Obviamente no pienso referirme hoy a la segunda parte de la serie de Radio Caracas Televisión, al elenco estelar de aquel momento, a la pluma de José Ignacio Cabrujas o la dirección de César Bolívar. Hoy no se trata de evaluar culturalmente la historia venezolana a través de los histriones: Rafael Briceño, Marina Baura o Gustavo Rodríguez. No. Se trata de aproximarnos a cuanto nos ocurre.

El despotismo ni el totalitarismo en sus intentos o sus concreciones son nuevos en Venezuela. Una cosa es ser de La Mulera y muy otra es este no se sabe de dónde es tan borroso y peripatético que sirve para dar cuenta del nubarrón histórico que atravesamos, más que histórico vital. Nebulosas que envuelven todo, por la carencia de certeza alguna sobre algo. Este vivir -sobrevivir- al día sin posibilidad de planificación, existencialismo puro. A Cabrujas le gustaba el melodrama a lo Víctor Hugo, mezclas de risas con el sentimiento trágico de la vida que enseñaban los griegos clásicos. Pero el humor no tiene cabida por estos días. Por más venezolanos que culturalmente seamos, como somos. Tampoco me refiero al vaivén del dólar que para pelos de ayer a hoy.

Se percibe nuevamente la extensión decimonónica del caudillo y sus consecuencias. Del botín es mío porque me lo gané en toda instancia. De la propiedad no privada -ojalá se exaltara- si no meramente personal de todo. Del territorio a entregar a cualquier país fundamentalista, y de los ciudadanos sometidos. No son palabras o acciones de reyes vetustos, son más bien las de un general sin charreteras ni colgajos, ni medallas, ni cintas ni nada, que ganó una guerra renovada, ficticia, claro, y se apropia de lo que anda, de cuanto respira, de lo que está, que juega a hacer con eso lo que sencillamente le plazca. El general sin laberinto. Un general depositado en varios seres que se rotan en uso de sus actividades para la contención de cualquier manifestación pública o privada, de cualquier acción que haga mover el hilo de la perversa araña con gorra, sin ella. Con el fin de adueñarse de todo hasta secarlo.

El general Juan Vicente Gómez desde Caracas o Maracay encendía el terror. Un terror a voces silentes. Veintisiete años de hegemonía y maldad. Carreteras construidas con pedazos de huesos. La Rotunda. Las persecuciones a los levantiscos, así fueran ingenuos como los tomistas de Curazao. La inevitabilidad del dominio hasta la muerte. Del dominio de algo que percibía y se percibía como suyo. No creo que Gómez haya sido narcotraficante; tampoco que haya siquiera dejado entrar en su cerebro una idea de entrega del territorio. Lo de las petroleras fue un negocio que en algo beneficiaba, aunque no completamente. Pero entrega territorial no fue. Mantuvo presos y los dejó morir en la cárcel por sus ideas contrarias. Pero pranes no hubo. Tampoco trenes de los que matan y se adueñan de fragmentos sociales-espaciales. Corrupción hubo a pesar del pago de la deuda que mientan. No esta desmesurada, inocultable, que brota como antes el petróleo y sus beneficios.

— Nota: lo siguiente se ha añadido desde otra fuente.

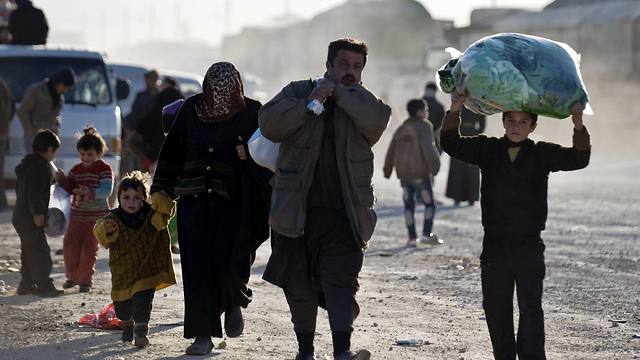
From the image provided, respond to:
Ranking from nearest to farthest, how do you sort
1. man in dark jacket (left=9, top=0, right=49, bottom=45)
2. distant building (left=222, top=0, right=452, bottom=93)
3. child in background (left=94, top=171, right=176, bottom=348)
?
1. child in background (left=94, top=171, right=176, bottom=348)
2. man in dark jacket (left=9, top=0, right=49, bottom=45)
3. distant building (left=222, top=0, right=452, bottom=93)

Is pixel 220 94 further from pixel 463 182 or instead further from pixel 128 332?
pixel 463 182

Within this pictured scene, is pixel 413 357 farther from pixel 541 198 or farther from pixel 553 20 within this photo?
pixel 553 20

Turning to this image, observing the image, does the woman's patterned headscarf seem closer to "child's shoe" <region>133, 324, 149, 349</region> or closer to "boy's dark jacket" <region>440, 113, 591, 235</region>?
"child's shoe" <region>133, 324, 149, 349</region>

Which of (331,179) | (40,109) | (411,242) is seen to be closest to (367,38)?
(40,109)

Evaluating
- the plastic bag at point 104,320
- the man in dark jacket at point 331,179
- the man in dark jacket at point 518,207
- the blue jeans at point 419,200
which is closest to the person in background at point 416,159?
the blue jeans at point 419,200

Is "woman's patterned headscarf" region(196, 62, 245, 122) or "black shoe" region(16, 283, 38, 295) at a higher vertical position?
"woman's patterned headscarf" region(196, 62, 245, 122)

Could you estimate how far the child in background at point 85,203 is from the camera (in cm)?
1071

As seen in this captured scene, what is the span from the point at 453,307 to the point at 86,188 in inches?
109

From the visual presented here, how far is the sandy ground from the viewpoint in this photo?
8.53m

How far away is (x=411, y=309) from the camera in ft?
34.0

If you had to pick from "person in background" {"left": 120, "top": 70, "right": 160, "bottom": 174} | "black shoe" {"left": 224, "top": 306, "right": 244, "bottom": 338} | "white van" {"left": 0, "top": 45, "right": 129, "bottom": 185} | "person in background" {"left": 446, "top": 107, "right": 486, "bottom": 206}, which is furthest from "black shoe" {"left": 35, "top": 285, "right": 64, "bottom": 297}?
"person in background" {"left": 446, "top": 107, "right": 486, "bottom": 206}

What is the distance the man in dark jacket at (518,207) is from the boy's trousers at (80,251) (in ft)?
14.6

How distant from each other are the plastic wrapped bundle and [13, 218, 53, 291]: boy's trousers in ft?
15.2

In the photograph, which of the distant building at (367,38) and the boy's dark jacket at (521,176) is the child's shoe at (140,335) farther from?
the distant building at (367,38)
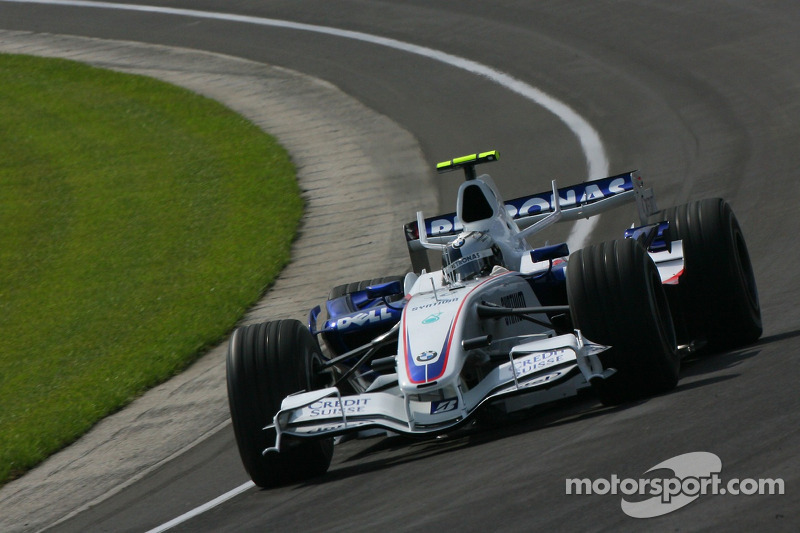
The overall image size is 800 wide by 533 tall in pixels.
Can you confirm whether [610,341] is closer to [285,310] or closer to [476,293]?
[476,293]

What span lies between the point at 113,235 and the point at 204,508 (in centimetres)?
1076

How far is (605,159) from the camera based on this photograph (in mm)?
17734

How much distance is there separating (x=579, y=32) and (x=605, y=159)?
291 inches

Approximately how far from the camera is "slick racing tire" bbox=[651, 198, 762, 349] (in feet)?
32.7

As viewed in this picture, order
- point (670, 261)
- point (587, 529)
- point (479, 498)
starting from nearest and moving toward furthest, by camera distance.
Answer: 1. point (587, 529)
2. point (479, 498)
3. point (670, 261)

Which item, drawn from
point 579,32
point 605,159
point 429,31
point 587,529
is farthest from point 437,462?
point 429,31

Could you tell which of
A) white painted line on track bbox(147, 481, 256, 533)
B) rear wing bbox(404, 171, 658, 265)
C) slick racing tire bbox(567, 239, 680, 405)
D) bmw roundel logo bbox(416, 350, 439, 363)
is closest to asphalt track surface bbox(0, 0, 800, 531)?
white painted line on track bbox(147, 481, 256, 533)

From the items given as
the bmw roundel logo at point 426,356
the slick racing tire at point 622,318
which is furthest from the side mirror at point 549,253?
the bmw roundel logo at point 426,356

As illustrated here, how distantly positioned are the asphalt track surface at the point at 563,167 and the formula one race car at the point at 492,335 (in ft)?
0.88

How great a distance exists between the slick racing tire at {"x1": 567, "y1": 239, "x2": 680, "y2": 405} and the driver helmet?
1.31 metres

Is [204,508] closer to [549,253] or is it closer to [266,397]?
[266,397]

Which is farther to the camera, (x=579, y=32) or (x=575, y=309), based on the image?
(x=579, y=32)

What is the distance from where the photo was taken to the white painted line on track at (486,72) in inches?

El despotismo justificado no es nuestra esencia. No puede serla porque los tiempos cambian también para las sociedades. La conquista, la liberación caudillista, el botín de guerra no forman parte de la dinámica social actual en el mundo. Este anquilosamiento histórico. Esta especie de dinosaurio que nos asombra y nos asusta con su agresividad y sus misterios, que nos tiene sorprendidos y paralizados, debe más bien motivamos a la acción diaria para salir de la ficción, para la vuelta a la realidad. ¿Gómez II? Ni por televisión. La crueldad, el despotismo, el totalitarismo, el personalismo, el terrorismo de Estado aplicado a diario no pueden ser el derrotero de una nación moderna entre el cúmulo de naciones modernas. Imposible justificarnos con Nicaragua, menos con Cuba. No existe justificación. No es ficción, es realidad. Dejemos a Gómez en su sepultura.